Retype exactly the lines that run from the line with "annotated detections (frame 2" to the final line of the entries, keeping both ends and nothing else.
Dataset records Block Start
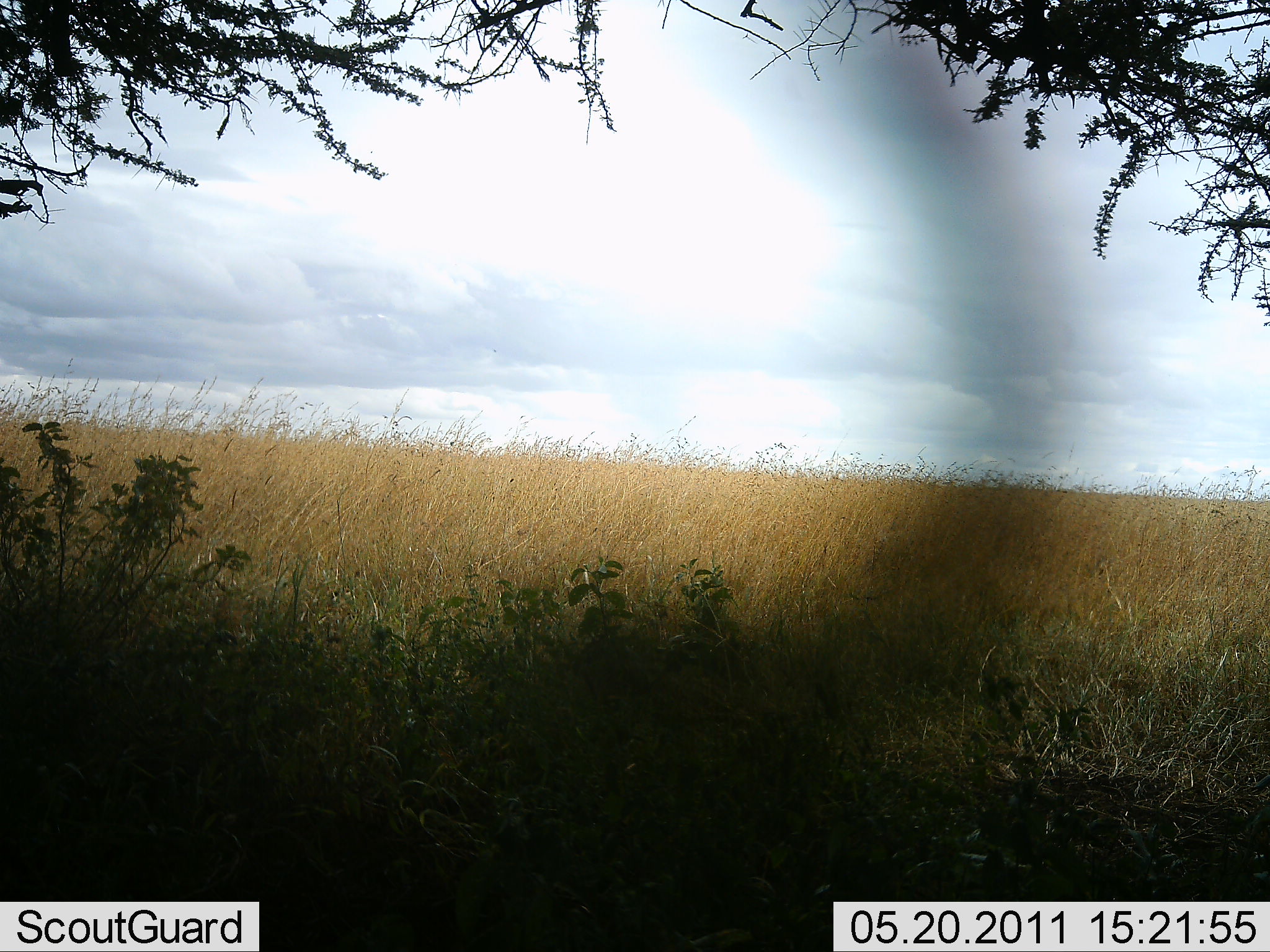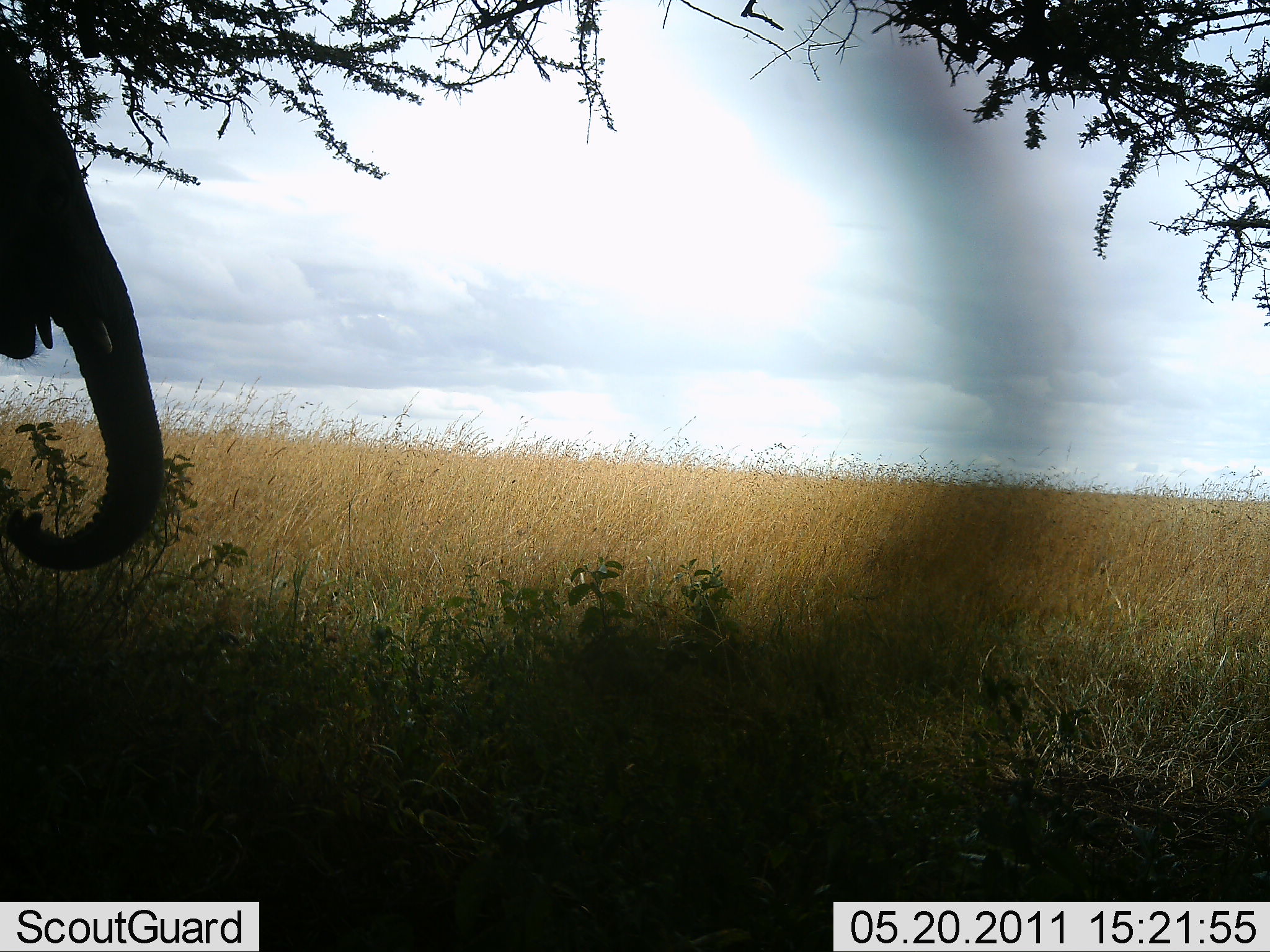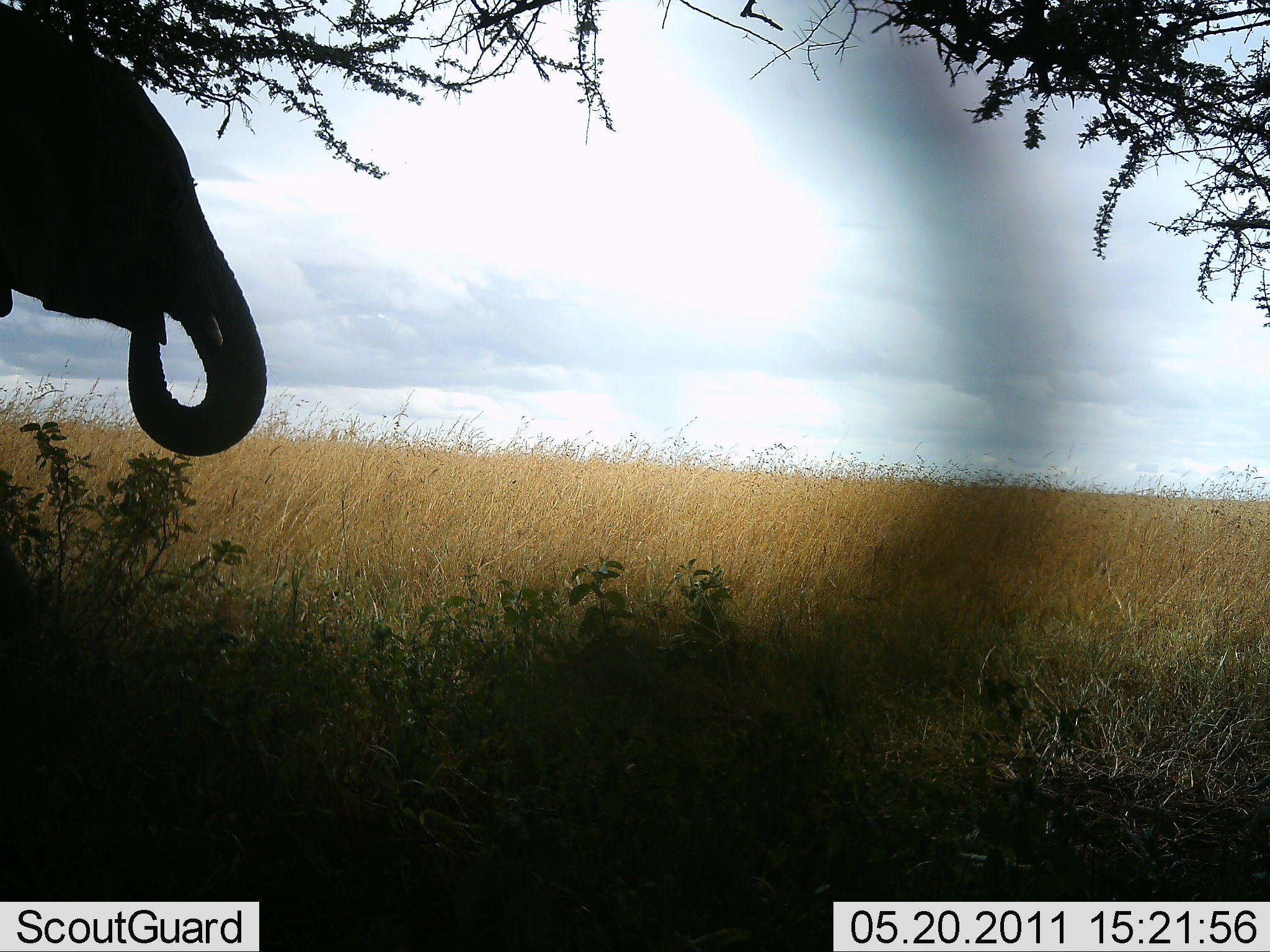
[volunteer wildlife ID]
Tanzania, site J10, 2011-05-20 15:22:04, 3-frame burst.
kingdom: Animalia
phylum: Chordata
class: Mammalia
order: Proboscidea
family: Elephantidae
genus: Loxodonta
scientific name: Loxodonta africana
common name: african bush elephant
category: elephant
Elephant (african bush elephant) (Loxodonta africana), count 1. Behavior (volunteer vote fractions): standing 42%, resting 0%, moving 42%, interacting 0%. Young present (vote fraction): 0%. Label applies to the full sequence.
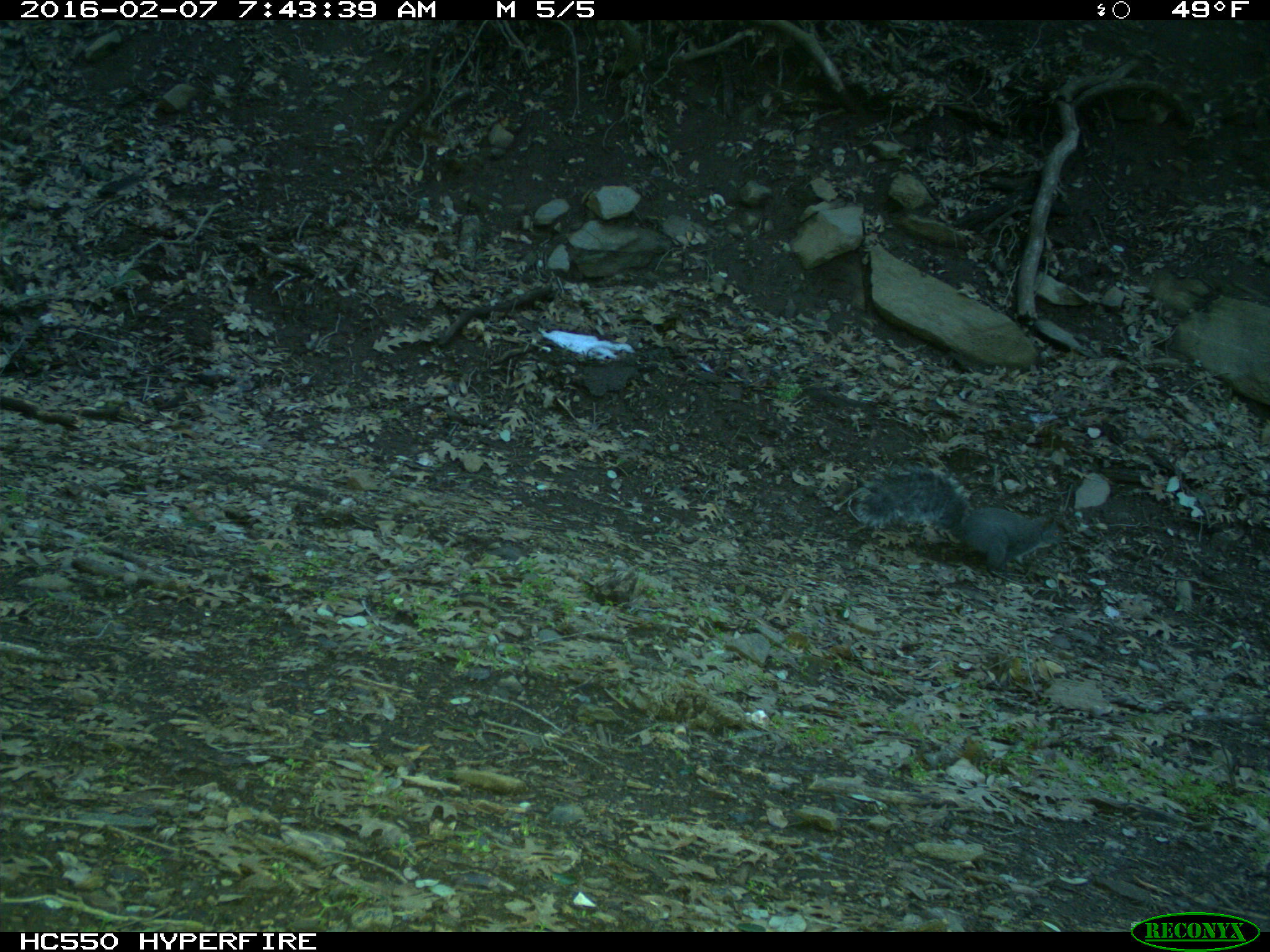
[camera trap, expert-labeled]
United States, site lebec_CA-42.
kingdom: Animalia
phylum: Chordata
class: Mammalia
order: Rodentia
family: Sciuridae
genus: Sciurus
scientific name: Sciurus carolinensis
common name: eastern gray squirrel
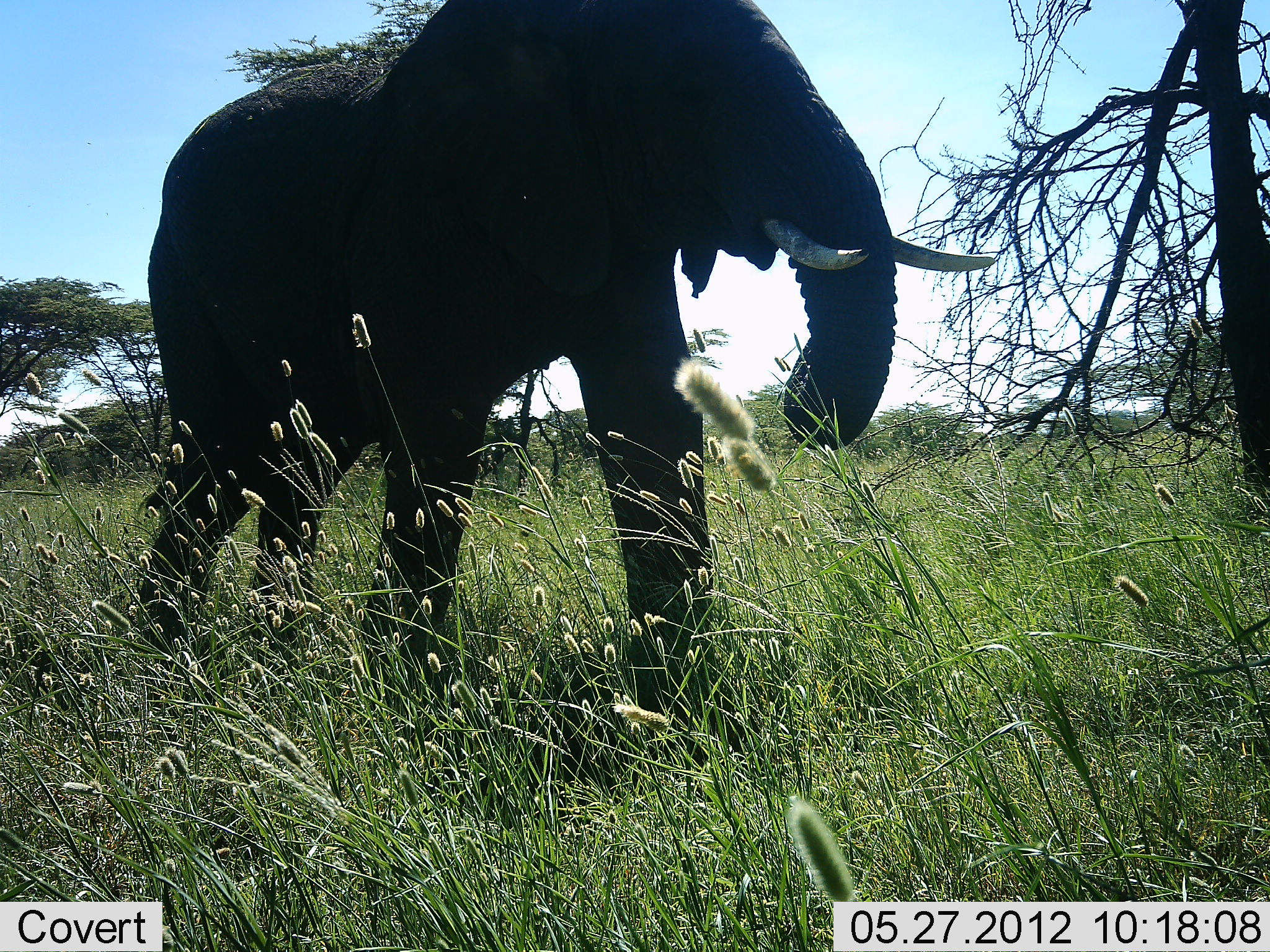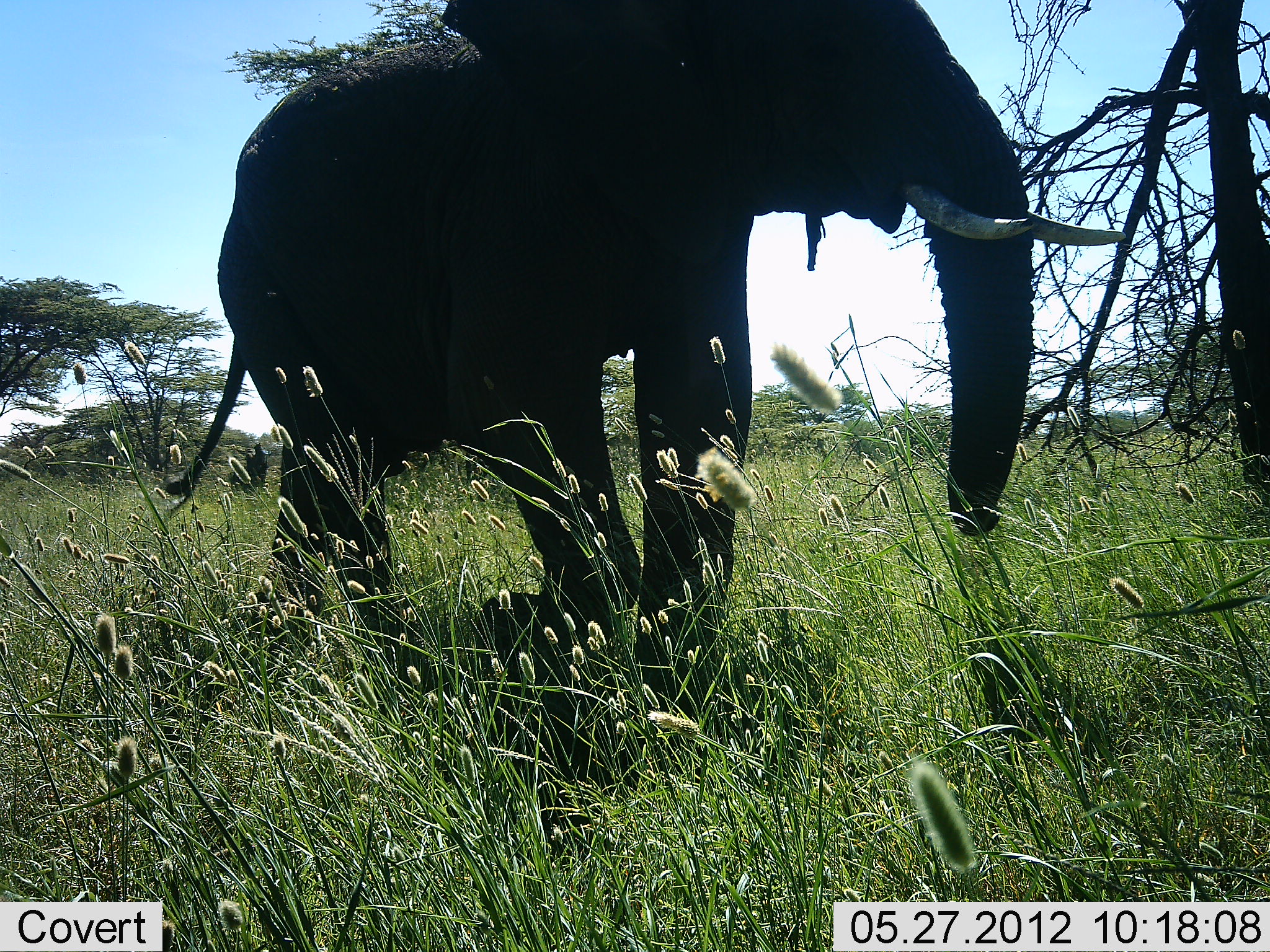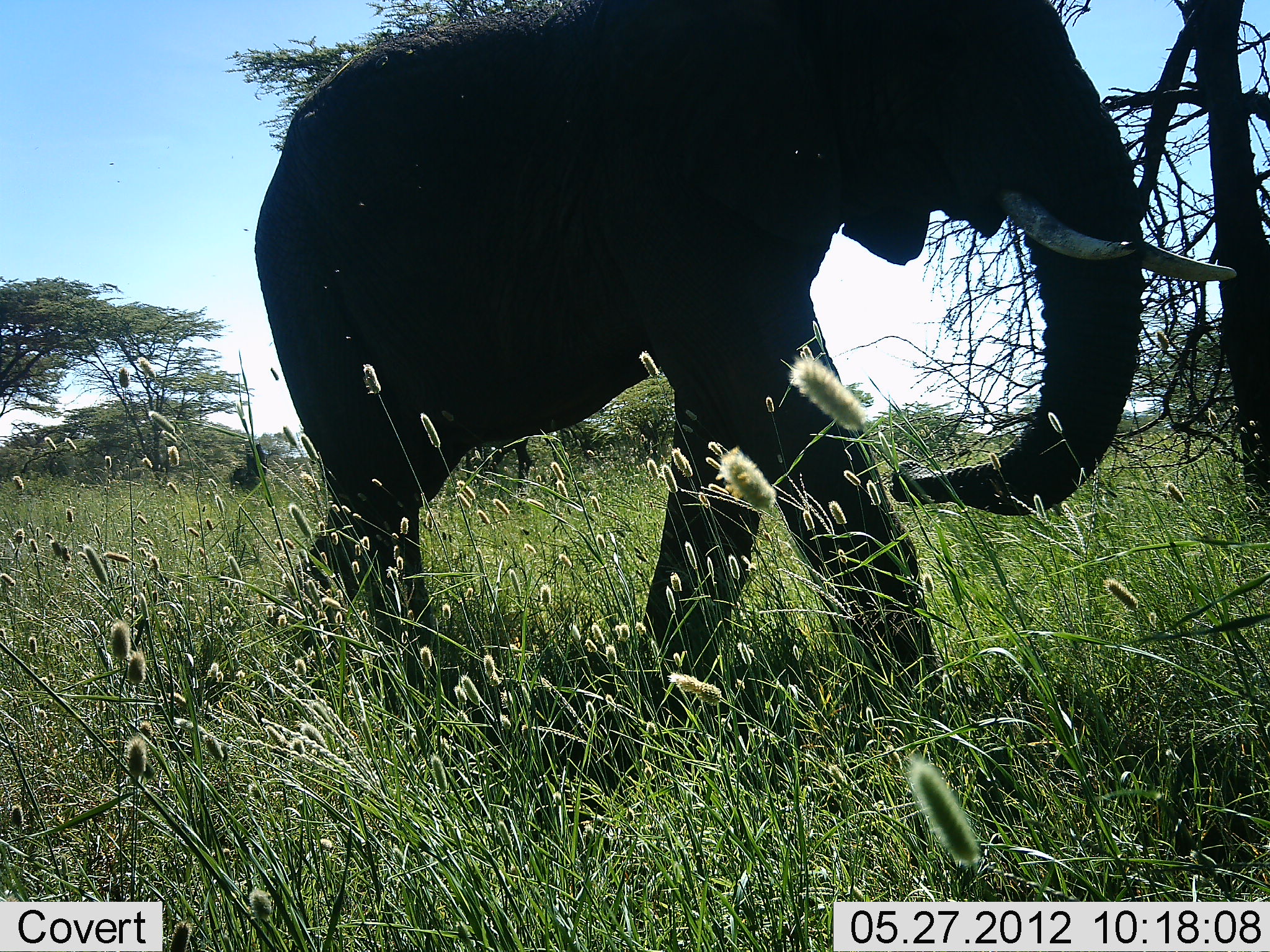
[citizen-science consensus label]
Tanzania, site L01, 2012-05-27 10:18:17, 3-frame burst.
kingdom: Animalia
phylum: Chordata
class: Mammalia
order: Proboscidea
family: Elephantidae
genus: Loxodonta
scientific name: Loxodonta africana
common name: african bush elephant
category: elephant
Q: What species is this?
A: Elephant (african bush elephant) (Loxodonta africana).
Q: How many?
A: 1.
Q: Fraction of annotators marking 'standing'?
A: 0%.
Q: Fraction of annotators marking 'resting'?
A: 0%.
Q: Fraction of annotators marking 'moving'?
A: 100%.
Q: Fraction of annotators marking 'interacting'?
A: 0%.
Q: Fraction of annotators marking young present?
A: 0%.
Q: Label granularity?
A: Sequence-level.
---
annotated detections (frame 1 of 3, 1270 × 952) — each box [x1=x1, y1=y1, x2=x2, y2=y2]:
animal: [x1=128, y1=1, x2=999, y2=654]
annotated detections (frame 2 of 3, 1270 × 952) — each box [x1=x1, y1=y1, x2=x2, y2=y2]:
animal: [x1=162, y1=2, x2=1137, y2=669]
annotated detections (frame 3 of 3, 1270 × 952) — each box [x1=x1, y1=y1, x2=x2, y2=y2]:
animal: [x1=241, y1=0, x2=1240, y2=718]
Dataset records Block End
▶ Answer for the task:
annotated detections (frame 2 of 3, 1270 × 952) — each box [x1=x1, y1=y1, x2=x2, y2=y2]:
animal: [x1=162, y1=2, x2=1137, y2=669]
annotated detections (frame 3 of 3, 1270 × 952) — each box [x1=x1, y1=y1, x2=x2, y2=y2]:
animal: [x1=241, y1=0, x2=1240, y2=718]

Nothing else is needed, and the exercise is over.